Jiang Cheng et Wang Ping vivent une histoire d‘amour belle et simple. Ils se retrouvent cependant dans la clandestinité car Wang Ping est marié. Seulement sa femme Lin Xue se doute de quelque chose. C’est pourquoi elle le fait suivre par Luo Haitao, qui lui montre des photos compromettante des deux amants. Lin Xue ne se laisse pas faire et sème le trouble auprès de Jiang Cheng. Celui-ci ne voit pas d’autre solution que de quitter Wang Ping sans coup férir. C’est alors qu’à la faveur de circonstances il se rapproche de Luo Haitao et de sa compagne Li Jing.
Séparé en deux parties inégales, Nuits d’ivresse printanière nous plonge dans l’univers tourmenté de son personnage principal, Jiang Cheng. La première partie, frénétique, met en place une histoire d’amour forte et poignante tandis que la seconde, moins prosaïque, emmène le spectateur dans une spirale de sentiments et de passions. Passionné par le cinéma de François Truffaut, Lou Ye rend ici un hommage particulier à Jules et Jim, inversant les rôles féminins/masculins de l’original. Le réalisateur complexifie cependant son récit en entremêlant les histoires de chacun de ses protagonistes, leur donnant ici à chacun une épaisseur particulière.
Ce n’est pourtant pas forcément le scénario de Nuits d’ivresse printanière qui frappe le plus mais sa force romanesque et la qualité de sa mise en scène. Car tout en sobriété, Lou Ye maîtrise très bien le cadre de chacune des scènes du film.

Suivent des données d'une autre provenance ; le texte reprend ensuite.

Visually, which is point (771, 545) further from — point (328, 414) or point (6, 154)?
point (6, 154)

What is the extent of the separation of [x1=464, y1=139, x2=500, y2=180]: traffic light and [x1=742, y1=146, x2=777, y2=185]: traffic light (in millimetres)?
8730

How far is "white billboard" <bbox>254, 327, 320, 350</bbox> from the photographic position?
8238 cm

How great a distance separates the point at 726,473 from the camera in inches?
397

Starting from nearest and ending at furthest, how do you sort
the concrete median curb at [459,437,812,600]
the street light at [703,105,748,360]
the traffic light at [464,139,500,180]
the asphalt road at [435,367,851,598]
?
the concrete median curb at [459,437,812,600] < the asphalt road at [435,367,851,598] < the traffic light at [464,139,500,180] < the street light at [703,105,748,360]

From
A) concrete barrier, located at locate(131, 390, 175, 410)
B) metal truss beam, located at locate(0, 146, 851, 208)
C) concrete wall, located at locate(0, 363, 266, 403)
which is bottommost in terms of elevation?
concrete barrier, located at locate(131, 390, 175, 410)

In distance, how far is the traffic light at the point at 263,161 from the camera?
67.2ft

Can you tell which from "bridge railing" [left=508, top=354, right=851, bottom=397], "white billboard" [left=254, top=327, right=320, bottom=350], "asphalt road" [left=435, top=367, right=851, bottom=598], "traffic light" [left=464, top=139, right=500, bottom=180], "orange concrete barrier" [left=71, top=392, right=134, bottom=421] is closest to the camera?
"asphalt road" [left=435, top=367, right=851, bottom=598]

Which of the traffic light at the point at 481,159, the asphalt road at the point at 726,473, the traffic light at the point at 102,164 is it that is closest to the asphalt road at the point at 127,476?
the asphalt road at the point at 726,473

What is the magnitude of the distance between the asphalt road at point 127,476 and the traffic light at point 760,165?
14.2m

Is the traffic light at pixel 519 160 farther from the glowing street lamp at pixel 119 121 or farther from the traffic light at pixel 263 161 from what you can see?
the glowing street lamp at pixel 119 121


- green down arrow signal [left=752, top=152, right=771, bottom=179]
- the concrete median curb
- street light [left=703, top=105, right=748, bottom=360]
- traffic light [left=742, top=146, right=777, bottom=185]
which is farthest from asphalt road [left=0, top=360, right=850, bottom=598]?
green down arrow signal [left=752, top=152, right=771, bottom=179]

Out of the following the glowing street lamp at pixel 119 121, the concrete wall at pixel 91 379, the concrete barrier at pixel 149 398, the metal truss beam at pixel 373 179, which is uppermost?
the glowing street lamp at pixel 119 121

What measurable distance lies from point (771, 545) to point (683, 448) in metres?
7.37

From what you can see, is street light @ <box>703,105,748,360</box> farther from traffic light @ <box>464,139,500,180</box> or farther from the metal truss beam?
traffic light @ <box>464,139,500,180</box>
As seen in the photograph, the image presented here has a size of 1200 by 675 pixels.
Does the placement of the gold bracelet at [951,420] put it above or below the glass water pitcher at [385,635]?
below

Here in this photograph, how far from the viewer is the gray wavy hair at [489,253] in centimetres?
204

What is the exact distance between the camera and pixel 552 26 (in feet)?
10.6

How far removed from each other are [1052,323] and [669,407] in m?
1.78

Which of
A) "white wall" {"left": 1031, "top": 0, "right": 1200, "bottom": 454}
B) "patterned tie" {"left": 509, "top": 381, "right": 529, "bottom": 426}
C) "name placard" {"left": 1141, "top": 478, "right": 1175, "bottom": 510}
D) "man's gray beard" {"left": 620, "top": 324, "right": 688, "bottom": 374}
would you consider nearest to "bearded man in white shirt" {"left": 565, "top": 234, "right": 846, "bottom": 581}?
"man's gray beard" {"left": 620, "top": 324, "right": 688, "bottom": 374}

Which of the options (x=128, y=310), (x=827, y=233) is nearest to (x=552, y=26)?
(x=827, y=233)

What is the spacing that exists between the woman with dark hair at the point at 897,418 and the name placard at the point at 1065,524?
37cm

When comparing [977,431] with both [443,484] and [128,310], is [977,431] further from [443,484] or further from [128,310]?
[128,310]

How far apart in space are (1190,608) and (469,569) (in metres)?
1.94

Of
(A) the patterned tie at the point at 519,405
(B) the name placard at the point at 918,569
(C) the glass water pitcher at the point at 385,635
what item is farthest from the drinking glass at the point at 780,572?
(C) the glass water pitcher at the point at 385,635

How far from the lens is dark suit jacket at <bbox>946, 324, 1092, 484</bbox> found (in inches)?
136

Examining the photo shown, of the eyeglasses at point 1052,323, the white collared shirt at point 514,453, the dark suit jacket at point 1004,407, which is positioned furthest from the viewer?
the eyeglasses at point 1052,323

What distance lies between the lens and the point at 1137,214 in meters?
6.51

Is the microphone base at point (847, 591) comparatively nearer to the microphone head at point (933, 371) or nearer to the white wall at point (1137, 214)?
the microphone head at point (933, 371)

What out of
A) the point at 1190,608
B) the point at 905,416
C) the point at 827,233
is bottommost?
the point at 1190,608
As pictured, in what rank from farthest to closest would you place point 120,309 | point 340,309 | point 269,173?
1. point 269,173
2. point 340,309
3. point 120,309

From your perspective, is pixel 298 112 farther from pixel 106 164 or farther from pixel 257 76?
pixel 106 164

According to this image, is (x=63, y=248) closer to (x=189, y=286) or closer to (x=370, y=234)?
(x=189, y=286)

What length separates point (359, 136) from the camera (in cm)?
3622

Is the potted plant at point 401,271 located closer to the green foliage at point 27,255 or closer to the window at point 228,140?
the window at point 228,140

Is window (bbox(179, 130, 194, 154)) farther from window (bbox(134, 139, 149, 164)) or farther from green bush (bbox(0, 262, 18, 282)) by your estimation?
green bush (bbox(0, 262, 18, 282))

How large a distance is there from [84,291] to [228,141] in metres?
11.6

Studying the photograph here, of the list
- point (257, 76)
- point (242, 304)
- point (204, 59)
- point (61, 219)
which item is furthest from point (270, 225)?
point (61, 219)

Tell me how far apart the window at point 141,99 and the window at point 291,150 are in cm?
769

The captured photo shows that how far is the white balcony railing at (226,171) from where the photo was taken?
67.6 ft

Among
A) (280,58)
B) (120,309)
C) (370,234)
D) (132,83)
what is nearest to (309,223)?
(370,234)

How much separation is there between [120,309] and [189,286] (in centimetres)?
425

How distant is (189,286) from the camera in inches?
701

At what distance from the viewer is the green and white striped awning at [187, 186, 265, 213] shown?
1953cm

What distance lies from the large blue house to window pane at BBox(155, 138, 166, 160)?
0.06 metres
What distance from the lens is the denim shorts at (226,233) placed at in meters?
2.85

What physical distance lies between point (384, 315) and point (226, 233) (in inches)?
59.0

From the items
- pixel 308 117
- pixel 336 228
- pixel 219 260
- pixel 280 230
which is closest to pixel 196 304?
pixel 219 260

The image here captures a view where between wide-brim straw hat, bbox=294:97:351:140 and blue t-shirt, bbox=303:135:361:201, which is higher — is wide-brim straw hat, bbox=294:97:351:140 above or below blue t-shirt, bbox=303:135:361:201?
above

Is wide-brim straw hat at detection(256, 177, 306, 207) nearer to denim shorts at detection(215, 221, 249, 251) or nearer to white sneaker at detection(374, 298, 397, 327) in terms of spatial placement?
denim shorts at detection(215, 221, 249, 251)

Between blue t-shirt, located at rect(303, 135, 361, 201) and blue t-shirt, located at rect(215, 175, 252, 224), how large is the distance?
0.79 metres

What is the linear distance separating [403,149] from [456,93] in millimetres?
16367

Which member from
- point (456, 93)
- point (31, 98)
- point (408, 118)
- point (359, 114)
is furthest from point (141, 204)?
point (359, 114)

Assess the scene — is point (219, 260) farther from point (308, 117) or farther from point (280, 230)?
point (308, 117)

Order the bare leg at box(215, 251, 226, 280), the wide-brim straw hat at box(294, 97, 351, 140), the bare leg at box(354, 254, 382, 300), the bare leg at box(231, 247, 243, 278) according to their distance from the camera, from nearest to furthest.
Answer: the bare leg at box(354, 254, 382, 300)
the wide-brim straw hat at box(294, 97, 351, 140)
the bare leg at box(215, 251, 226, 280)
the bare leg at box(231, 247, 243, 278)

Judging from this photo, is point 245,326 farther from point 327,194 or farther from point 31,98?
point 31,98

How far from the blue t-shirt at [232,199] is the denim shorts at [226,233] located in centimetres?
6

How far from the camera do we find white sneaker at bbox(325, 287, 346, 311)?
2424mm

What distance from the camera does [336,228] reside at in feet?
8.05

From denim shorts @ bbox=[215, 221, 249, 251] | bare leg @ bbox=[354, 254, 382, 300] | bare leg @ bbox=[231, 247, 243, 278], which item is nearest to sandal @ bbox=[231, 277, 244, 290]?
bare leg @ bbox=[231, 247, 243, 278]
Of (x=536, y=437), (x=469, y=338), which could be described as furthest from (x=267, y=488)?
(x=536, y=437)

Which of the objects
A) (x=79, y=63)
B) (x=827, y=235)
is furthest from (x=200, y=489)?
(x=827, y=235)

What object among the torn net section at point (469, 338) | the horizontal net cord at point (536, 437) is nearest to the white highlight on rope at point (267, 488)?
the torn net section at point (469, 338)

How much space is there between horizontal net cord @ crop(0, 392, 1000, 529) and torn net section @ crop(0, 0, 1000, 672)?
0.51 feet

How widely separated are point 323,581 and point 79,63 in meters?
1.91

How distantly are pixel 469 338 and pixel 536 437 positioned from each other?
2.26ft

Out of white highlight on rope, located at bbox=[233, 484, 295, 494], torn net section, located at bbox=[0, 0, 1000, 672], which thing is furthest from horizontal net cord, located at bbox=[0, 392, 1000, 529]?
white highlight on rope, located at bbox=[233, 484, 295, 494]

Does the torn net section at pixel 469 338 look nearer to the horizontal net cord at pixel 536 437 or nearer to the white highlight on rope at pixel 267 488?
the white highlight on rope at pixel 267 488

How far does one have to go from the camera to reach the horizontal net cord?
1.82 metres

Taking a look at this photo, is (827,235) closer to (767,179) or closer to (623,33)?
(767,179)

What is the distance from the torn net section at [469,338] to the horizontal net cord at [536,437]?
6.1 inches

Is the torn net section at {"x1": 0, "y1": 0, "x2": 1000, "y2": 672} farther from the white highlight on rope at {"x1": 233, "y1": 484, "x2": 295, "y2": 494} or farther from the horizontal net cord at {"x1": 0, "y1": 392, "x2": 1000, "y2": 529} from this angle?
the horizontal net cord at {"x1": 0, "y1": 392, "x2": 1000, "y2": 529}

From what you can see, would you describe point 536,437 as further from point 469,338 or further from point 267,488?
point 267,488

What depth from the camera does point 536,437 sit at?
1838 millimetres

Il place son histoire dans un cadre résolument moderne, jonglant entre les différents outils de communication tout en donnant à son récit, à travers des illustrations poétiques, un caractère plus universel que la simple anecdote qu‘il laisse voir. Qin Hao est la révélation incontestable du film, l’acteur transcende tous les plans sur lesquels il figure par son magnétisme et sa beauté fulgurante. Il rend son personnage tourmenté attachant tout en lui apportant une part d’ombre non négligeable, et appréciable. Si les deux parties du film ne sont pas d’une qualité égale, Nuits d’ivresse printanière est un témoignage important sur la Chine d’aujourd’hui, mais aussi un film vibrant sur l’amour et sur la passion.